401 should be sent only when the request needs authorization header field and authorization fails. Since the Login API doesn't require authorization, hence 401 is the wrong error code in my opinion
As per the standard here https://www.w3.org/Protocols/rfc2616/rfc2616-sec10.html
*10.4.2 401 Unauthorized
The request requires user authentication. The response MUST include a WWW-Authenticate header field (section 14.47) containing a challenge applicable to the requested resource. The client MAY repeat the request with a suitable Authorization header field (section 14.8). If the request already included Authorization credentials, then the 401 response indicates that authorization has been refused for those credentials. If the 401 response contains the same challenge as the prior response, and the user agent has already attempted authentication at least once, then the user SHOULD be presented the entity that was given in the response, since that entity might include relevant diagnostic information. HTTP access authentication is explained in "HTTP Authentication: Basic and Digest Access Authentication" [43].*
If the 401 response code is misleading for user authentication, the API can send HTTP status code 200 OK for both successful and failed authentication, but set a custom header on the authentication successful response and omit that header on failed logins.
The client can check if the header exists or not and decide the action.
Example: SpringBoot API Response
The call to OK when login is successful sets the header "gotyouin" with a value (anything).
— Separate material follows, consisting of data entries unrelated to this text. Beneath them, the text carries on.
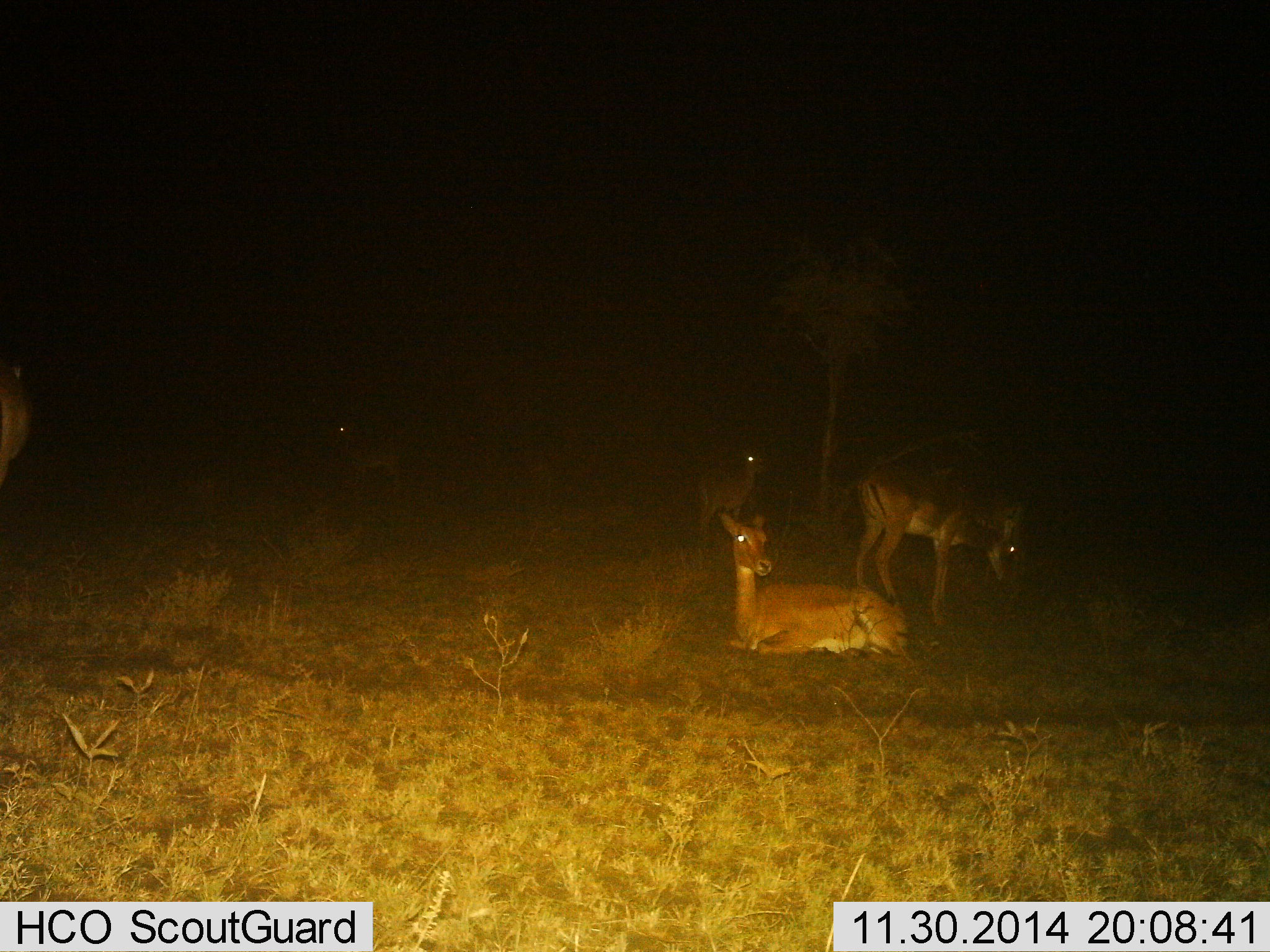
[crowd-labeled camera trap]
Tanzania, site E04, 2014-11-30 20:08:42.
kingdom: Animalia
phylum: Chordata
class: Mammalia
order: Artiodactyla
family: Bovidae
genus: Aepyceros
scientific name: Aepyceros melampus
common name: impala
Impala (Aepyceros melampus), count 5. Behavior (volunteer vote fractions): standing 80%, resting 100%, moving 0%, interacting 0%. Young present (vote fraction): 10%. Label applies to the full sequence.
Call to failed does not add the header and client can treat this as a failed login attempt.
public class LoginResponseEntityHelper {
public static ResponseEntity<?> ok(String token) {
return ResponseEntity.status(HttpStatus.OK).header("gotyouin", token).body(null);
}
public static ResponseEntity<?> failed() {
return ResponseEntity.status(HttpStatus.OK).body(null);
}}
It is logical to use 401 http status code when access to a resource is denied because the request lacks or has incorrect credentials. And when correct credentials are provided, the request should complete successfully granting access to the protected resource.
Applicable for your case: myservice.com/this/is/a/user/action.
Maybe we should be clear about this credentials
In most secure applications, credentials are needed to access protected resource(s). These credentials can be sent along every request via HTTP header. Specifically the Authorization Header.
Therefore the Authorization header contains credentials to allow a user to access protected resource(s).
Remember that a user who was verified successfully as an authorized user(successful login), is the one given this priviledged credentials to allow for access on protected resources on the server.
From the server point of view, a HTTP request targeting a protected resource yet it is lacking credentials or containing invalid credentials may cause to validly send back 401 response code.
Therefore the Login API should not send a 401 response code because of a failed login attempt. It is misleading. Reasoning out that you are requesting to the server application via the Login API to grant you with credentials required to access resources that are protected. By itself, the Login API is not a protected resource.
So what is the correct response status?
Well I will opine towards sending back a 400 response code because a failed login attempt is a client error who is at fault for not providing the correct username or password.
According to RFC standards about 400 code:
The 400 (Bad Request) status code indicates that the server cannot or will not process the request due to something that is perceived to be a client error (e.g., malformed request syntax, invalid request message framing, or deceptive request routing)
Again I will reiterate that failed login is a client error due to providing details that are incorrect. Sending back a 400 doesn't have to mean that the request syntax is malformed. But a malformed syntax is one of the reasons.
Sending a 401 would really be misleading as the user doesn't need to provide authentication information to access the login API.